Texas Has a Prescription Drug Problem

How flawed data hides the severity of prescription drug abuse.

By Emily DonahueApril 27, 2015 1:13 pm

Illegal drugs like heroin and cocaine are serious health threats nationwide. But here in Texas, illegal drugs aren’t killing the most people – it’s the stuff prescribed by doctors.

In fact, more Texans die from prescription drug overdose annually than in traffic accidents, based on reported numbers. But state and national numbers aren’t telling the whole story, says Mary Ann Roser in the Austin American-Statesman.

Texas relies on inaccurate and incomplete information to track prescription drugs deaths, Roser says. So how is Texas tracking these deaths?

The Statesman worked with the Houston Chronicle to compare medical examiner reports and death certificates. They found that something gets lost in translation: Texas counts drug overdose deaths by looking at death certificate reports, but the numbers reported there don’t match what Roser and her team found digging into medical examiner reports.

“Death certificates aren’t open [to the public], so we couldn’t compare the medical examiner report for Patient X to the death certificate,” Roser says. “But what we could do was determine that based on raw numbers that we got from many large cities and even some small counties as well that the numbers didn’t match.”

Roser says medical examiner reports often show death due to multi-drug toxicity, which doesn’t pinpoint individual chemicals in the body. There’s also reports that list a person’s death due to a chronic condition, but don’t note whether the patient was taking prescription drugs to manage the illness.

Another issue? Roser says it’s up to a judge’s discretion whether an autopsy is even needed – so some deaths go without a visit to the medical examiner.

“We don’t even know about those because those aren’t even in the medical examiner reports,” she says.

In recent years, the rise in deaths attributed to painkillers has led to a broad crackdown on prescriptions. There are regulations on who can write prescriptions and how the pharmacy receives them, plus patient testing to spot abuse. But what more can be done to address the rising use of prescription painkillers?

Roser says there could be better drug tracking. In fact, there is legislation pending in Texas this session that would not only better track prescriptions, but would also share information with other states. “In some parts of Texas it’s real easy to go across state lines and get the drugs,” she says. “The other thing that’s been suggested is medical boards could be more proactive. They could look and see who the outliers are in prescribing drugs and then discipline these people or put a stop to it.”

Data =>
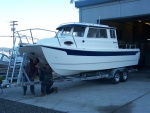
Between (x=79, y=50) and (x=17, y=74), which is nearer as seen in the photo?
(x=17, y=74)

What you should do =>
Write out the passage of the article on prescription drug deaths in Texas from "How flawed data hides" to "the Austin American-Statesman.". The listing is separate material with no connection to the article.

Exercise answer =>
How flawed data hides the severity of prescription drug abuse.

By Emily DonahueApril 27, 2015 1:13 pm

Illegal drugs like heroin and cocaine are serious health threats nationwide. But here in Texas, illegal drugs aren’t killing the most people – it’s the stuff prescribed by doctors.

In fact, more Texans die from prescription drug overdose annually than in traffic accidents, based on reported numbers. But state and national numbers aren’t telling the whole story, says Mary Ann Roser in the Austin American-Statesman.